Written task ::
Please find each line in the material below that contains the word "instances" and copy it out, matching case exactly.

____

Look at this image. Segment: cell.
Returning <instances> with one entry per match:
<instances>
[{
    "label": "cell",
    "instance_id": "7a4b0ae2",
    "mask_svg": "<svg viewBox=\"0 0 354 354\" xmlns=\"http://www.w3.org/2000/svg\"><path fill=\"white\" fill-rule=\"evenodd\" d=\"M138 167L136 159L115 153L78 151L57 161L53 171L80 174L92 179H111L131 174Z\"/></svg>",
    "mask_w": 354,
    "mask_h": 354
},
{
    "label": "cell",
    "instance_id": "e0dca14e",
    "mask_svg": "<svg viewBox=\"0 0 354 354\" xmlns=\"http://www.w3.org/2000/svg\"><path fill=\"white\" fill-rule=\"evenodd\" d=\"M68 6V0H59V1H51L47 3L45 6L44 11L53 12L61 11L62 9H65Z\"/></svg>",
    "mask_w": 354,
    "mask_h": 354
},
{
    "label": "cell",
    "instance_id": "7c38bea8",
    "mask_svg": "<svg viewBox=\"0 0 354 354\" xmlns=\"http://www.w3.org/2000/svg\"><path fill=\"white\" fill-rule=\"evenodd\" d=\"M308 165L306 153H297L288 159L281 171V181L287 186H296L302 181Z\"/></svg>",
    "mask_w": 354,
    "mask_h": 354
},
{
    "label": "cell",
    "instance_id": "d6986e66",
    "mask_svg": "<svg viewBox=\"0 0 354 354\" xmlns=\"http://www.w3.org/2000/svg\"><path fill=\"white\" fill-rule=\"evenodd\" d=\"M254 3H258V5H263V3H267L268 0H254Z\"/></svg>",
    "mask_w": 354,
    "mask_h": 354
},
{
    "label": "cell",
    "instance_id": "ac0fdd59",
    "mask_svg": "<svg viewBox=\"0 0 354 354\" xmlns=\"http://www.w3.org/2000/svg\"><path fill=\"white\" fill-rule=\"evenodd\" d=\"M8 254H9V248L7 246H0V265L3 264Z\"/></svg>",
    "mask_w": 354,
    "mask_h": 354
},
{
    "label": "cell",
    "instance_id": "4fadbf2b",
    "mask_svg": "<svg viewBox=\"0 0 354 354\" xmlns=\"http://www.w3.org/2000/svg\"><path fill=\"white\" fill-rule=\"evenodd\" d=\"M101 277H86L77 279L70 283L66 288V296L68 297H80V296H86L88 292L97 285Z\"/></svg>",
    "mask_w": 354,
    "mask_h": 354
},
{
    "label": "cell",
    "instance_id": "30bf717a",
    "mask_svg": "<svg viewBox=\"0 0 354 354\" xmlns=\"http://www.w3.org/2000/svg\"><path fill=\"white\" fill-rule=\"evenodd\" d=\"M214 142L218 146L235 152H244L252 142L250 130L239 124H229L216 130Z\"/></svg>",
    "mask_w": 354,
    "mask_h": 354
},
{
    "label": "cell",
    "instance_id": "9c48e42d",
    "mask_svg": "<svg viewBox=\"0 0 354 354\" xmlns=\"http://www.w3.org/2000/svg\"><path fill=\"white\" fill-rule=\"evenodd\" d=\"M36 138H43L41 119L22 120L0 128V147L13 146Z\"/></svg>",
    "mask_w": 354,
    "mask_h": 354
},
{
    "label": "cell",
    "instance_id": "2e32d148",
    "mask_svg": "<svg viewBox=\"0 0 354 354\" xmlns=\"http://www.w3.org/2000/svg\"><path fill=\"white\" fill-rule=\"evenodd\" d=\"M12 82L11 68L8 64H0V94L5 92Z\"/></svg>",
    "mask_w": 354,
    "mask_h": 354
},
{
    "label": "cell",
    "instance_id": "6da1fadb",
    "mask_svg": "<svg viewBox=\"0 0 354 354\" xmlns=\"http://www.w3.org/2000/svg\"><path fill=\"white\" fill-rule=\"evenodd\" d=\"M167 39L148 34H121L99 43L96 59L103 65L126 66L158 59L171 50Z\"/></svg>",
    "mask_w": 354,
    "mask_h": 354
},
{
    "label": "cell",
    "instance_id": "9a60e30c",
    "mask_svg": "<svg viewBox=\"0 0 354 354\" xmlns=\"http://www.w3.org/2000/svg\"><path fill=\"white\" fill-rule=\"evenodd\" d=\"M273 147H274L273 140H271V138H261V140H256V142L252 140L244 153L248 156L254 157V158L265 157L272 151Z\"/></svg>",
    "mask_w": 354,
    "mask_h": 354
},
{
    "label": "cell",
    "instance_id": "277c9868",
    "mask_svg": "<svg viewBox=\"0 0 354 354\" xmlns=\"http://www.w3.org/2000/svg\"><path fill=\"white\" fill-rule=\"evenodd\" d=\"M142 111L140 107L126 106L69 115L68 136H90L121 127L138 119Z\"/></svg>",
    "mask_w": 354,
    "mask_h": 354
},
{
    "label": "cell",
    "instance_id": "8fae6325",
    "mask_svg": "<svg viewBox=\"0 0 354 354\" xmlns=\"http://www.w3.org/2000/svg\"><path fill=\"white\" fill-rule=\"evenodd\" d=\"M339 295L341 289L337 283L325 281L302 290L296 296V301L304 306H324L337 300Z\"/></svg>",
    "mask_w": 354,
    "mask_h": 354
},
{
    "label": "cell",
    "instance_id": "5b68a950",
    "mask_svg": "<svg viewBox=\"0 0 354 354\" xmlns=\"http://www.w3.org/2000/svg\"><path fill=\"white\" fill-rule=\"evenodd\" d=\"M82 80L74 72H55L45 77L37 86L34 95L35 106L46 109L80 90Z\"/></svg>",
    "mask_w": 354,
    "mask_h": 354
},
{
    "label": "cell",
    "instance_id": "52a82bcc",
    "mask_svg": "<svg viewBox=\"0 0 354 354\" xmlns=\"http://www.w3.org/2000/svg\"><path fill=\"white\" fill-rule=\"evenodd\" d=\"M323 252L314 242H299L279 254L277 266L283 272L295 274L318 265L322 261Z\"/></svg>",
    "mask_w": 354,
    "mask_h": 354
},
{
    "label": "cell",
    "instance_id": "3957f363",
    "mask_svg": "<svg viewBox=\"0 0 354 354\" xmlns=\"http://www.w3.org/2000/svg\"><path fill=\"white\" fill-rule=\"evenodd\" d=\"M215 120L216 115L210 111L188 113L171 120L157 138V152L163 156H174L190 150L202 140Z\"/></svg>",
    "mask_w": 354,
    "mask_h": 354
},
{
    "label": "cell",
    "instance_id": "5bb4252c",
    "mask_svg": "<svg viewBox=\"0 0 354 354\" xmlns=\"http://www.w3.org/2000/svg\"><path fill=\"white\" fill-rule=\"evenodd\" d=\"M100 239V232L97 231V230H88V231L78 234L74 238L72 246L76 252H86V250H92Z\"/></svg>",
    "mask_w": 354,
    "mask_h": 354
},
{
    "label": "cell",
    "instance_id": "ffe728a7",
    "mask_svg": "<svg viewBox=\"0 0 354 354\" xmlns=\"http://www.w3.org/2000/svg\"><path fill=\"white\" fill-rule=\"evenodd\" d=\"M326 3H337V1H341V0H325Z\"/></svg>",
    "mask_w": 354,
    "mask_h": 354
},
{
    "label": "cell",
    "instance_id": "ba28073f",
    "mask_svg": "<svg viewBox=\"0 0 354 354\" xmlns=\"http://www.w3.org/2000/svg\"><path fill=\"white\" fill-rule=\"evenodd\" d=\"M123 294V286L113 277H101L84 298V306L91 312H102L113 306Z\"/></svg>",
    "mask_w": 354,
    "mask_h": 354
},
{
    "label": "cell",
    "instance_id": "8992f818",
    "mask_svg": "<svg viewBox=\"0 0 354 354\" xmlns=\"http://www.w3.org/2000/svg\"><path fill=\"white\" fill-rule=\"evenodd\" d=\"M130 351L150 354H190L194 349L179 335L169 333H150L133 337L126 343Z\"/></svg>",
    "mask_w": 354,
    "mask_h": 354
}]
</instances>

____

Solution to the exercise ::
Returning <instances> with one entry per match:
<instances>
</instances>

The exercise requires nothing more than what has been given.